State Senator Michael Rubio invited residents and Kern County business leaders on Wednesday to talk about improving California's business climate.
Senator Rubio is the chair of the Senate Select Committee on Economic Development and the state permitting process.
Critics argue California is notorious for not being business friendly.
And, Senator Rubio wanted to hear from Kern County about ways to improve the business climate in California.
California has been the leader in environmental standards and regulation for decades.
But many, including Senator Rubio think the California Environmental Quality Act (CEQA) needs reform to allow more business and fair business.
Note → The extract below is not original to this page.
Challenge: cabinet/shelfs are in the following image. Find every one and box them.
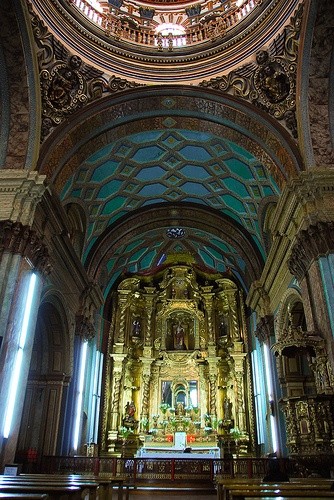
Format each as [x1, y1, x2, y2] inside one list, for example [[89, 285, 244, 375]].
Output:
[[213, 473, 334, 500]]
"Here is an ongoing effort to listen to the folks in the private sector and the public to know how we can streamline and bring more common sense to government. So the private sector can produce the jobs that we desperately need in the Central Valley and the state of California," said Sen. Rubio.
Senator Rubio says CEQA is the only law in the country where you can comply with the law and still get sued. And, that is on the minds of anyone trying to start up a business, including Recurrent Energy.
Some businesses say Kern County is actually one of the easier counties to work with on permitting projects, but say other state agency red tape is hurting their business growth.
"The most frustrating part of this project for us has been the fact that we are tying to do the right thing by installing clean energy, but we are being limited by utility companies and the CPUC," said Eric Johnson with Paramount Farms.
But, one big kudos from the governor himself for our area, as Senator Rubio brought up doing business in our state.
"They said we need to go around and review the best practices throughout the state. What are the top three counties we should go to? And, the governor said oh yeah, I know those top three counties, Kern, Kern, and Kern," said Sen. Rubio.
Senator Rubio has held three of these hearings already and we are told more are in the works as this topic is being called the meat and potatoes of job creation here in California.